Every human has a hatful of stories about the ways they formed friendships over the years – with university friends, house-share mates, lovers and co-workers.
But until now, scientists haven’t known how friendly connections form among strangers in nature. That’s all changed thanks to a fascinating new study of vampire bats, from the subfamily Desmodontinae, living in captivity.
For vampires, sharing blood with a roost-mate is the mark of a true bond. These relationships aren’t common, but when they occur they demonstrate behaviour akin to what some might call friendship.
The research – published in the journal Current Biology – shows how social grooming and food sharing can build up trust among unrelated vampire bats to form life-saving bonds that can last a lifetime.
“We go from bats starting as strangers from different colonies to groupmates that act to save each other’s life,” says behavioural ecologist Gerald Carter from Ohio State University, in the US.
“This is the first animal study to look carefully at how a new cooperative relationship forms and can be maintained between complete strangers of the same species.”
Vampire bats feed only on blood. If they are unable to feed for three days they run the risk of starving.
“They have this ‘boom and bust’ foraging experience, so they either hit it big and get a large blood meal or they’re starved for that night,” says Carter.
“If they starve three nights in a row there is a high chance they’ll die.”
Because of this, vampire bats with close social ties can rescue their weakened partners from the brink.
To test how these bonds emerge, Carter and his colleagues at the Smithsonian Tropical Research Institute collected bats from Las Pavas and Tolé, Panamá, two geographically distant sites.
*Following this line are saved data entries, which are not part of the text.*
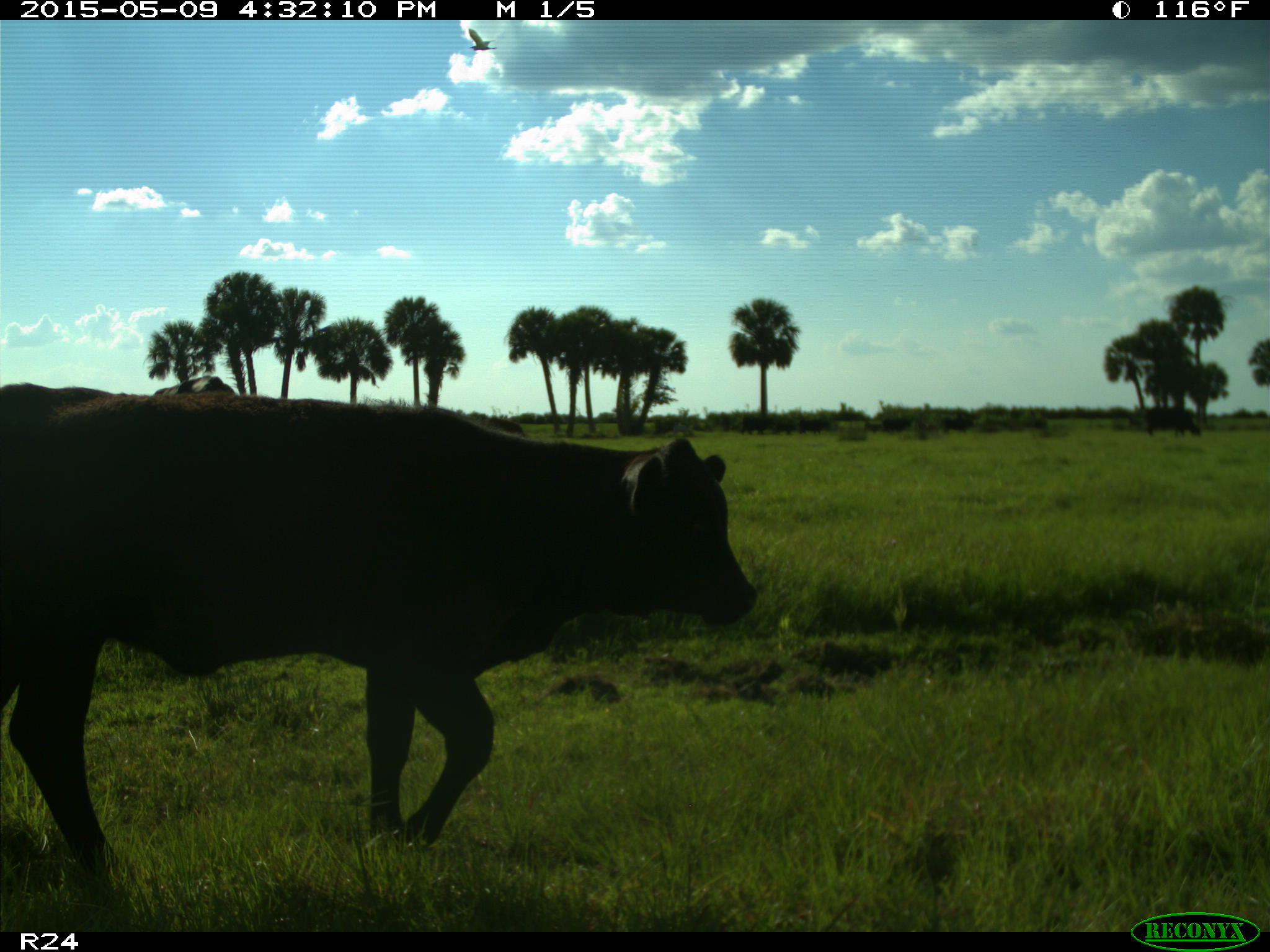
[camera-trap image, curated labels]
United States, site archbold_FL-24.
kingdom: Animalia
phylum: Chordata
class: Mammalia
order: Artiodactyla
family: Bovidae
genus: Bos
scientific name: Bos taurus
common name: domestic cow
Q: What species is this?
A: Bos taurus (domestic cow).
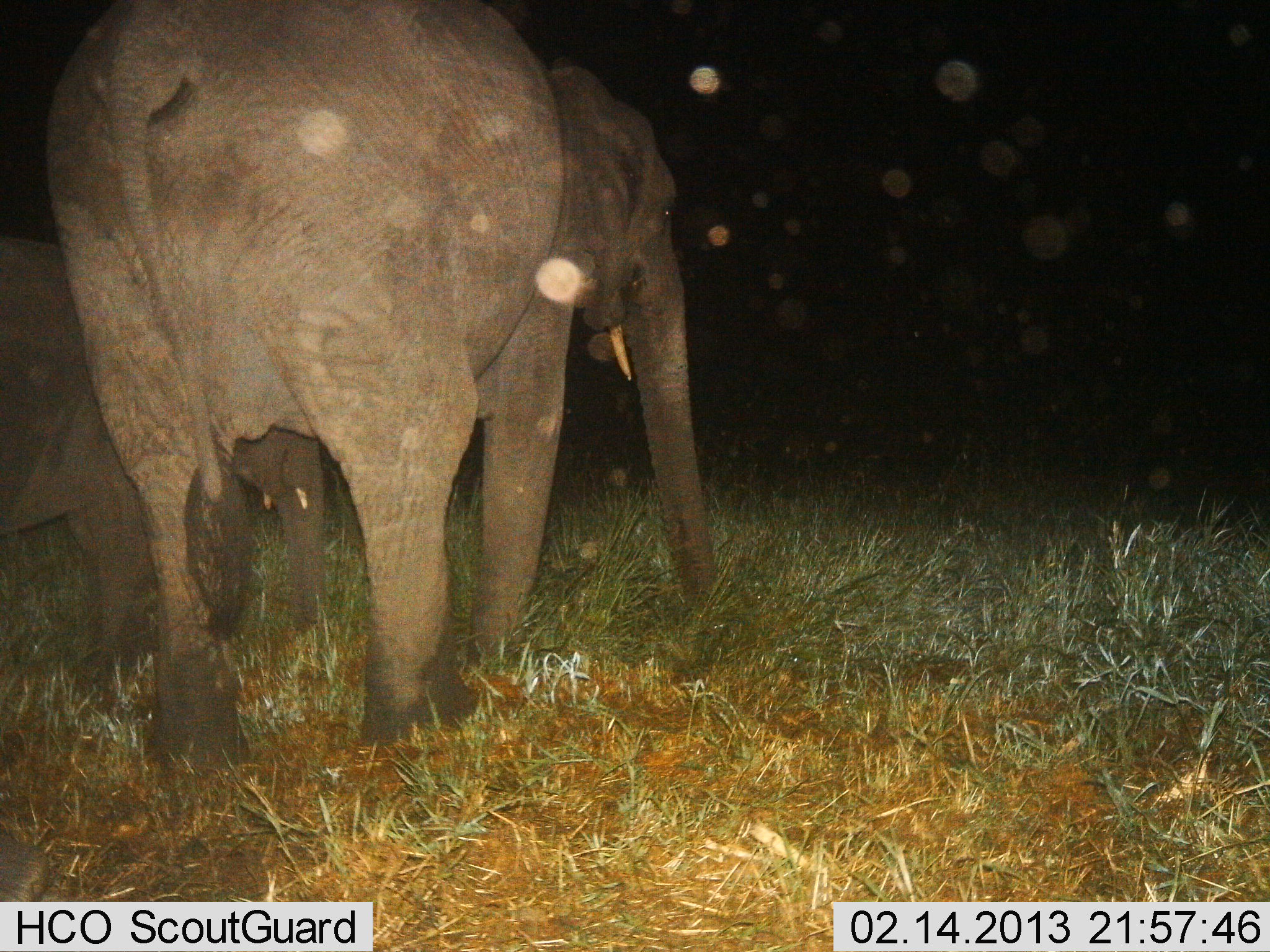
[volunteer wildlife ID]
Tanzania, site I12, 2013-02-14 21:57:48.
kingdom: Animalia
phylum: Chordata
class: Mammalia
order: Proboscidea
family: Elephantidae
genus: Loxodonta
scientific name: Loxodonta africana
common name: african bush elephant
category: elephant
Elephant (african bush elephant) (Loxodonta africana), count 2. Behavior (volunteer vote fractions): standing 62%, resting 0%, moving 29%, interacting 0%. Young present (vote fraction): 52%. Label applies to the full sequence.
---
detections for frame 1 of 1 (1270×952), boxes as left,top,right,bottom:
animal: 42,0,718,770; 0,240,329,672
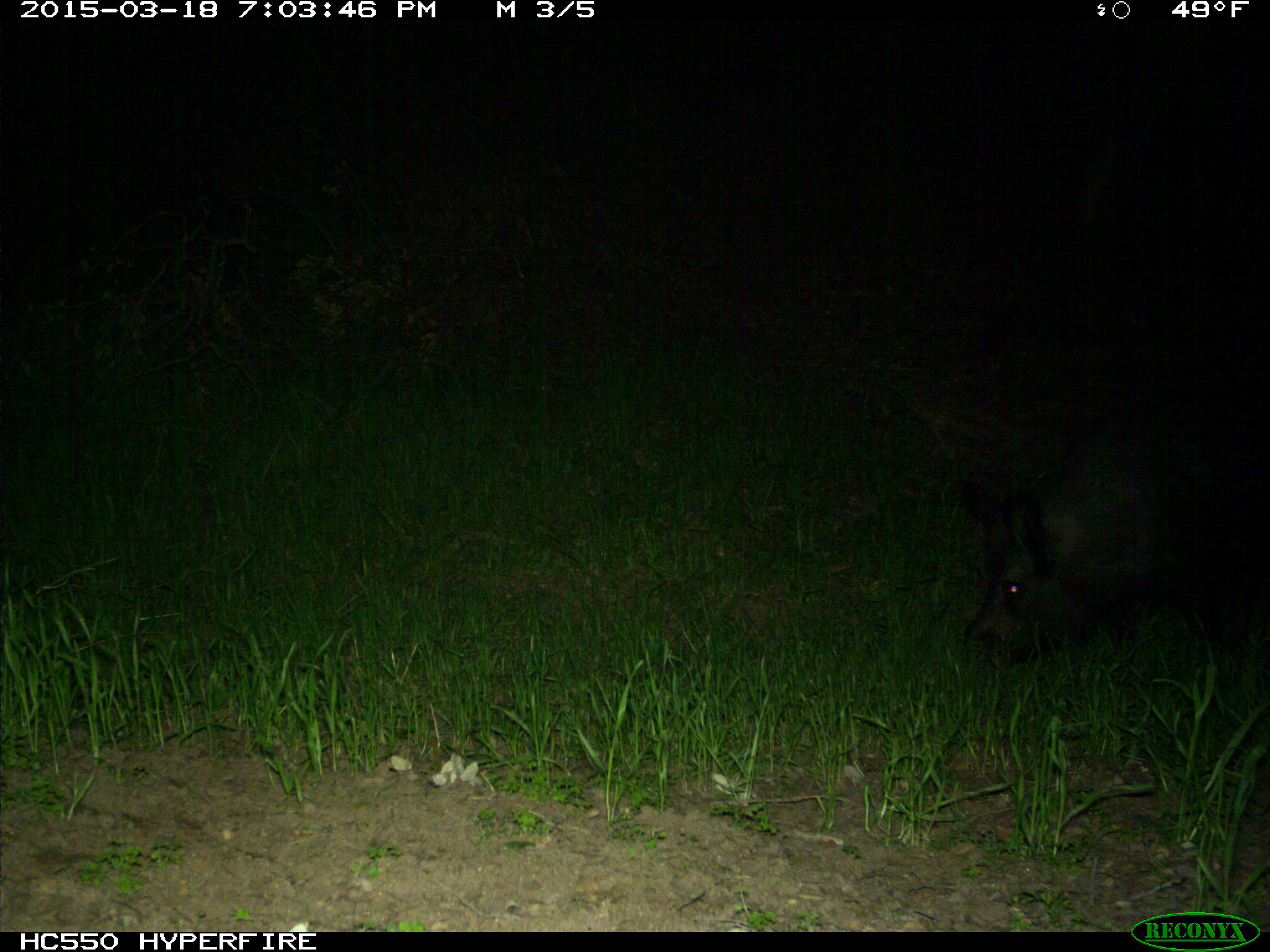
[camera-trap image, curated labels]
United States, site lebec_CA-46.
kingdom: Animalia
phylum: Chordata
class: Mammalia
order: Artiodactyla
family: Suidae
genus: Sus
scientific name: Sus scrofa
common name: wild boar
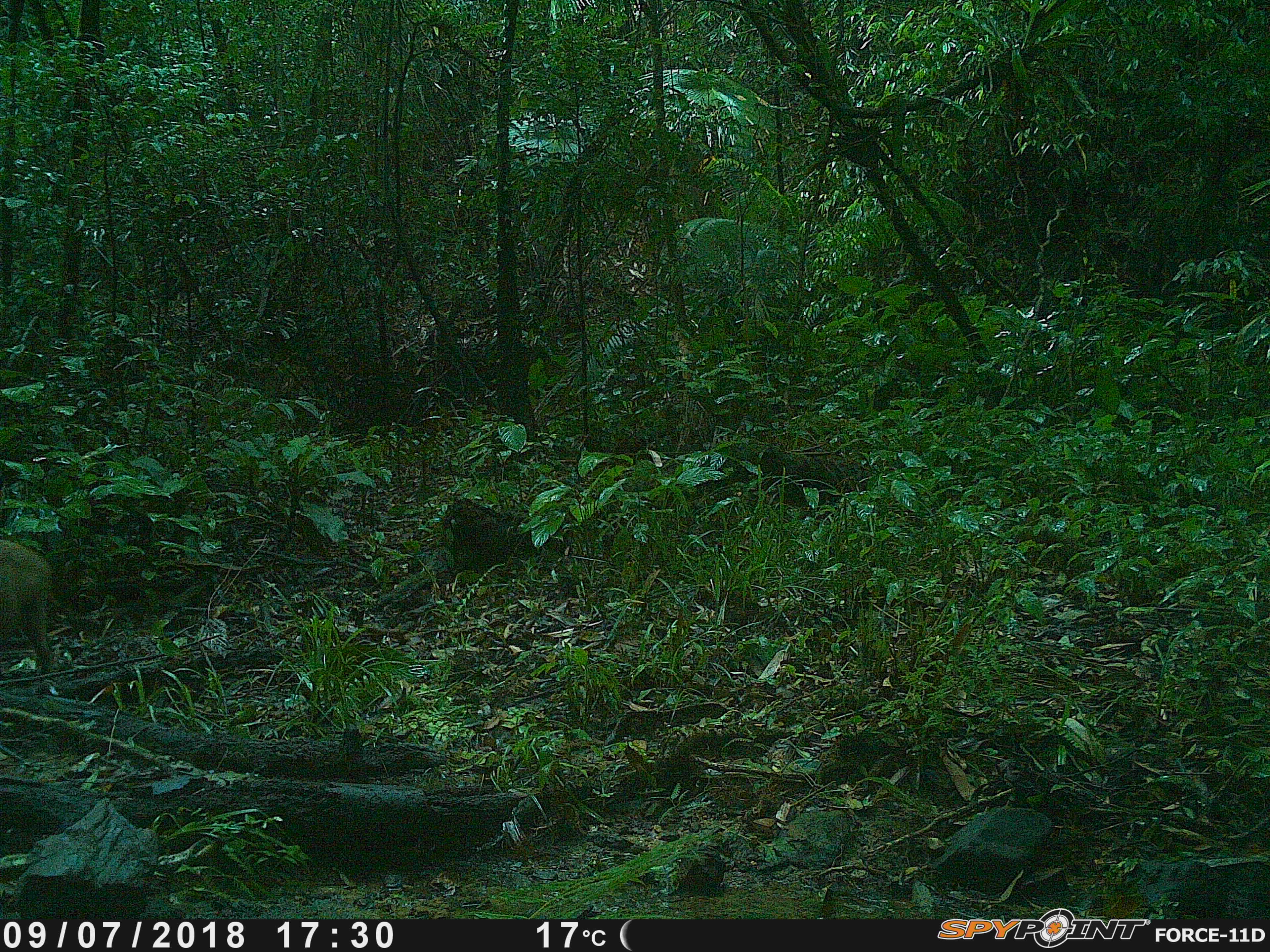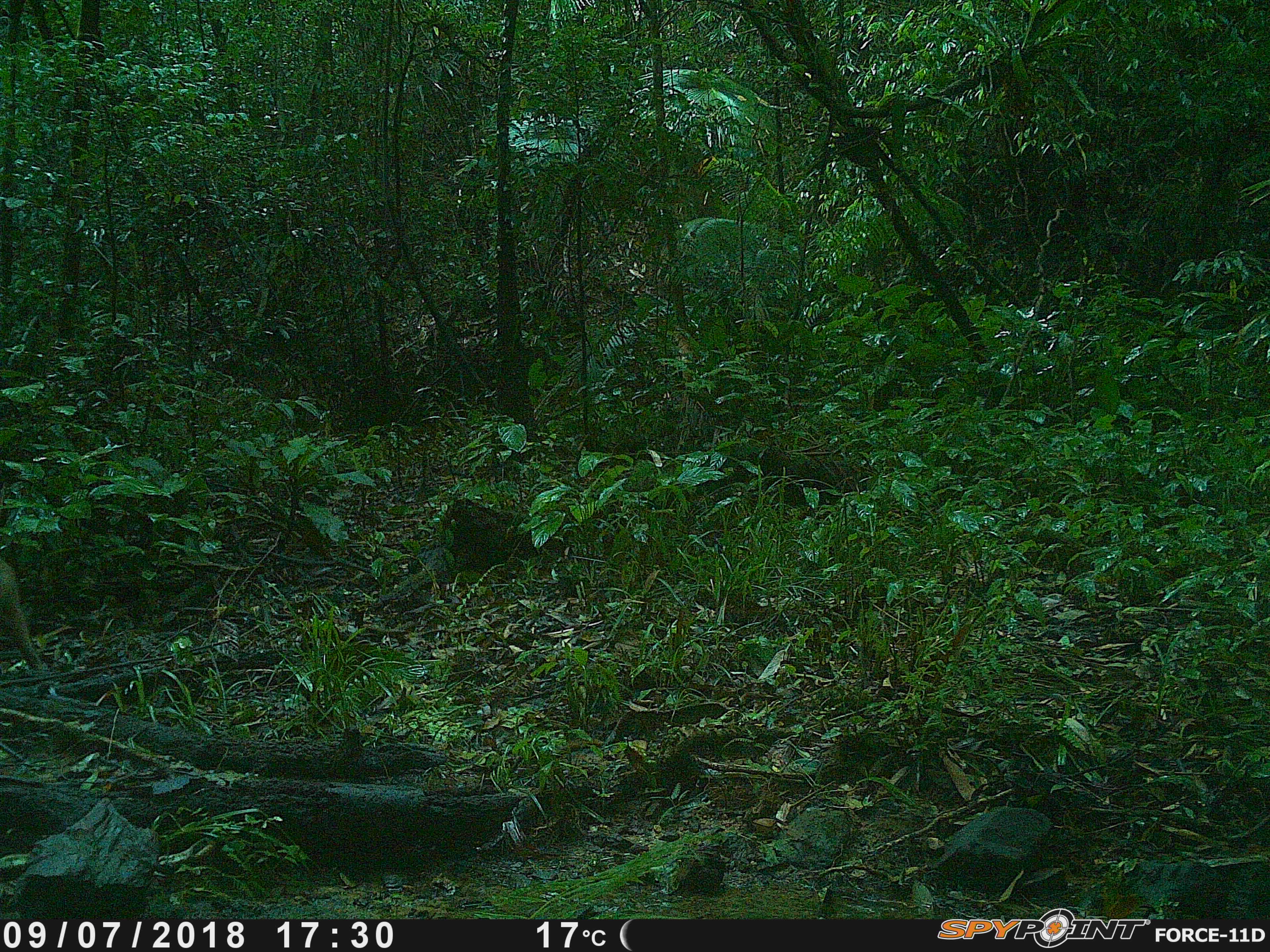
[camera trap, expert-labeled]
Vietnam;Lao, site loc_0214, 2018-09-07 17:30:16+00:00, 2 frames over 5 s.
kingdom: Animalia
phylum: Chordata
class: Mammalia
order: Artiodactyla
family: Suidae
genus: Sus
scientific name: Sus scrofa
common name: eurasian wild pig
Eurasian wild pig (Sus scrofa). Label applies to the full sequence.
The flying mammals were then placed either in pairs – one from each location – or in small mixed cohorts.
For each group, the research team withheld food from one of the bats and observed how it interacted with others in its cage. Several bats, particularly those in the pairs, began grooming one another more over time.
In some cases, this eventually led to sharing blood with hungry companions.
“Even if you remove all ectoparasites from their fur, they still groom each other more than necessary for just hygiene,” says Carter.
“We think of social grooming as a kind of a currency – a way to gain tolerance and bond with another individual.”
Carter suggests the increased grooming over time demonstrates “raising the stakes” of friendship or “testing the waters” to build cooperative relationships, a notion that was first proposed in 1998, in a paper in the journal Nature, but has been difficult to demonstrate in animals.
“When you make a cooperative investment in another individual, there is a kind of risk, because if you have a bad partner, you can be even worse off than if you had just avoided them altogether,” Carter says.
“So, what you could do is invest a little bit to test the waters. Then, if they invest back in you, that’s a signal to ramp up your investment, and so on.”
If vampire pairs raise the stakes enough, one might provide food by regurgitating blood into the mouth of a hungry partner – an action that visually resembles a French kiss, of sorts.
“Food sharing in vampire bats is like how a lot of birds regurgitate food for their offspring,” says Carter.
“But what’s special with vampire bats is they do this for other adults, eventually even with some previous strangers.”
These social interactions could be a fundamental step in creating bonds that last years in vampire bats – some unrelated pairs have been found to travel together for more than a decade.
“The idea of using low-cost behaviours to build up to higher-cost investments can be something of much more general importance outside just food sharing in vampire bats,” says Carter.
The idea could be applied to other social animals such as primates and could provide insight into how humans build relationships.
Research has shown that people don’t like to think of their friendships as strategic, but Carter says his recent findings suggest that human relationships might be more conditional than we want to admit.
“I don’t think you can understand human relationships that well by just asking people to reflect on them,” he says.
“It may often be subconscious, but I think both human and nonhuman relationships have a lot of little conflicts that are negotiated and navigated in a subtle way.”
Carter now wants to better understand how bats assess and choose their partners.
“When two bats are unfamiliar, we have the opportunity to make a good partner or a bad partner and really see how that affects how the relationships form.”